DIRECTIONS FOR THIS TASK: All entries below are to be returned exactly, with pictures left out.
= = = =
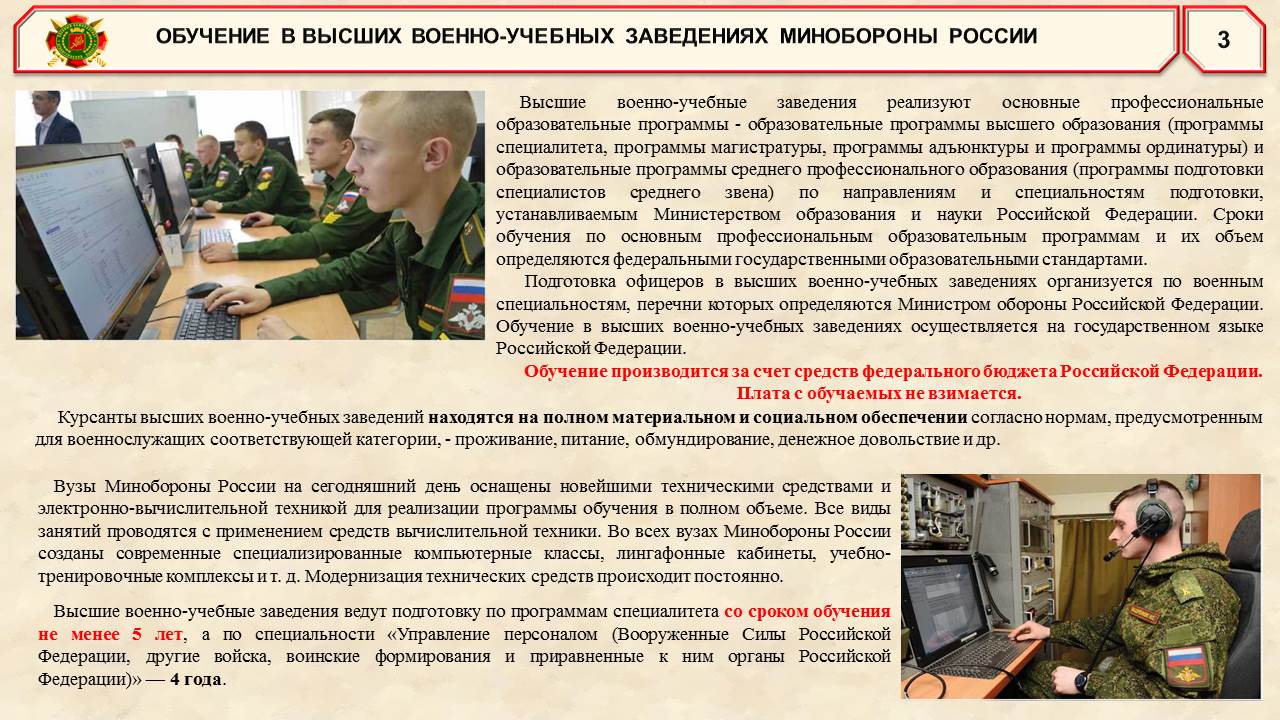 ОБУЧЕНИЕ В ВЫСШИХ ВОЕННО-УЧЕБНЫХ ЗАВЕДЕНИЯХ МИНОБОРОНЫ РОССИИ

3

Высшие военно-учебные заведения реализуют основные профессиональные образовательные программы - образовательные программы высшего образования (программы специалитета, программы магистратуры, программы адъюнктуры и программы ординатуры) и образовательные программы среднего профессионального образования (программы подготовки специалистов среднего звена) по направлениям и специальностям подготовки, устанавливаемым Министерством образования и науки Российской Федерации. Сроки обучения по основным профессиональным образовательным программам и их объем определяются федеральными государственными образовательными стандартами.

Подготовка офицеров в высших военно-учебных заведениях организуется по военным специальностям, перечни которых определяются Министром обороны Российской Федерации. Обучение в высших военно-учебных заведениях осуществляется на государственном языке Российской Федерации.

Обучение производится за счет средств федерального бюджета Российской Федерации. Плата с обучаемых не взимается.

Курсанты высших военно-учебных заведений находятся на полном материальном и социальном обеспечении согласно нормам, предусмотренным для военнослужащих соответствующей категории, - проживание, питание, обмундирование, денежное довольствие и др.

Вузы Минобороны России на сегодняшний день оснащены новейшими техническими средствами и электронно-вычислительной техникой для реализации программы обучения в полном объеме. Все виды занятий проводятся с применением средств вычислительной техники. Во всех вузах Минобороны России созданы современные специализированные компьютерные классы, лингафонные кабинеты, учебно-тренировочные комплексы и т. д. Модернизация технических средств происходит постоянно.

Высшие военно-учебные заведения ведут подготовку по программам специалитета со сроком обучения не менее 5 лет, а по специальности «Управление персоналом (Вооруженные Силы Российской Федерации, другие войска, воинские формирования и приравненные к ним органы Российской Федерации)» — 4 года.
= = = =
RESPONSE TO THIS EXERCISE:
 ОБУЧЕНИЕ В ВЫСШИХ ВОЕННО-УЧЕБНЫХ ЗАВЕДЕНИЯХ МИНОБОРОНЫ РОССИИ

3

Высшие военно-учебные заведения реализуют основные профессиональные образовательные программы - образовательные программы высшего образования (программы специалитета, программы магистратуры, программы адъюнктуры и программы ординатуры) и образовательные программы среднего профессионального образования (программы подготовки специалистов среднего звена) по направлениям и специальностям подготовки, устанавливаемым Министерством образования и науки Российской Федерации. Сроки обучения по основным профессиональным образовательным программам и их объем определяются федеральными государственными образовательными стандартами.

Подготовка офицеров в высших военно-учебных заведениях организуется по военным специальностям, перечни которых определяются Министром обороны Российской Федерации. Обучение в высших военно-учебных заведениях осуществляется на государственном языке Российской Федерации.

Обучение производится за счет средств федерального бюджета Российской Федерации. Плата с обучаемых не взимается.

Курсанты высших военно-учебных заведений находятся на полном материальном и социальном обеспечении согласно нормам, предусмотренным для военнослужащих соответствующей категории, - проживание, питание, обмундирование, денежное довольствие и др.

Вузы Минобороны России на сегодняшний день оснащены новейшими техническими средствами и электронно-вычислительной техникой для реализации программы обучения в полном объеме. Все виды занятий проводятся с применением средств вычислительной техники. Во всех вузах Минобороны России созданы современные специализированные компьютерные классы, лингафонные кабинеты, учебно-тренировочные комплексы и т. д. Модернизация технических средств происходит постоянно.

Высшие военно-учебные заведения ведут подготовку по программам специалитета со сроком обучения не менее 5 лет, а по специальности «Управление персоналом (Вооруженные Силы Российской Федерации, другие войска, воинские формирования и приравненные к ним органы Российской Федерации)» — 4 года.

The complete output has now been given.